**EXERCISE OBJECTIVE**
Set down each entry below exactly as written, keeping the pictures out.

**RECORDS SUPPLIED**
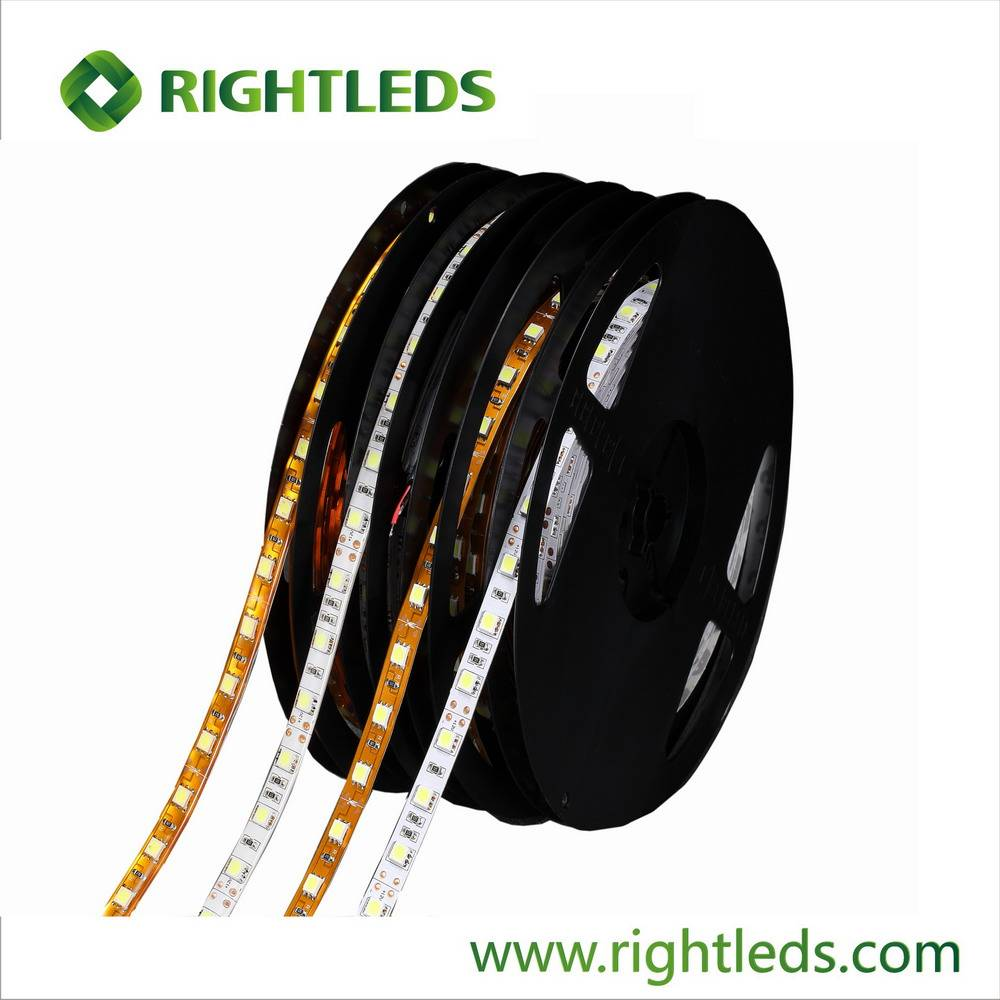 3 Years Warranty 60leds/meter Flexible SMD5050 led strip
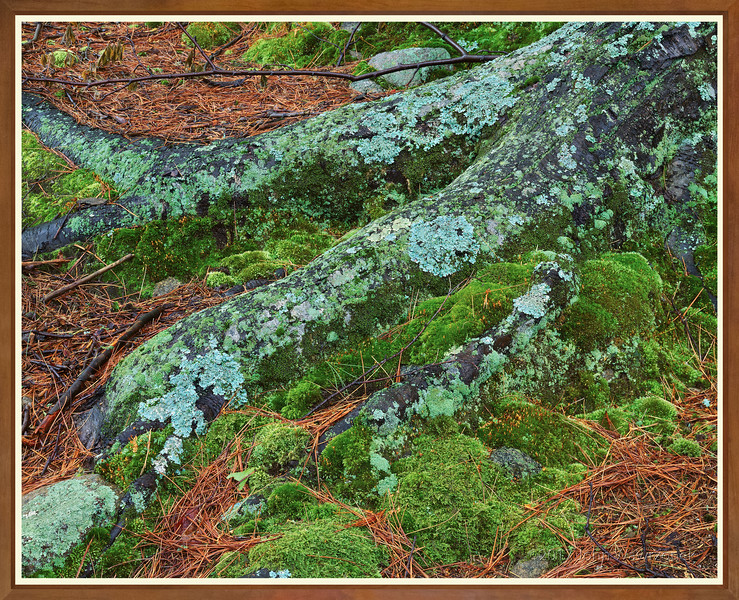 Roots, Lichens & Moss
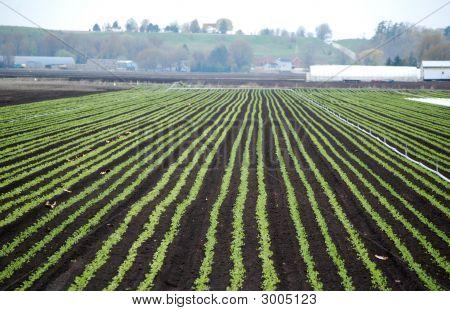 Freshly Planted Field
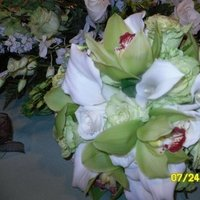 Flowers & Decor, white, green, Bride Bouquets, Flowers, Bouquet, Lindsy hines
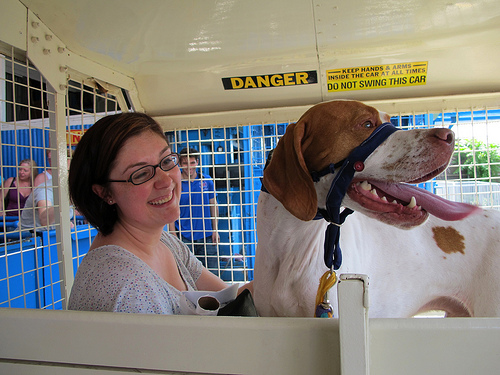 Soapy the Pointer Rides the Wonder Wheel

**SOLUTION FOR THIS PROBLEM**
 3 Years Warranty 60leds/meter Flexible SMD5050 led strip
 Roots, Lichens & Moss
 Freshly Planted Field
 Flowers & Decor, white, green, Bride Bouquets, Flowers, Bouquet, Lindsy hines
 Soapy the Pointer Rides the Wonder Wheel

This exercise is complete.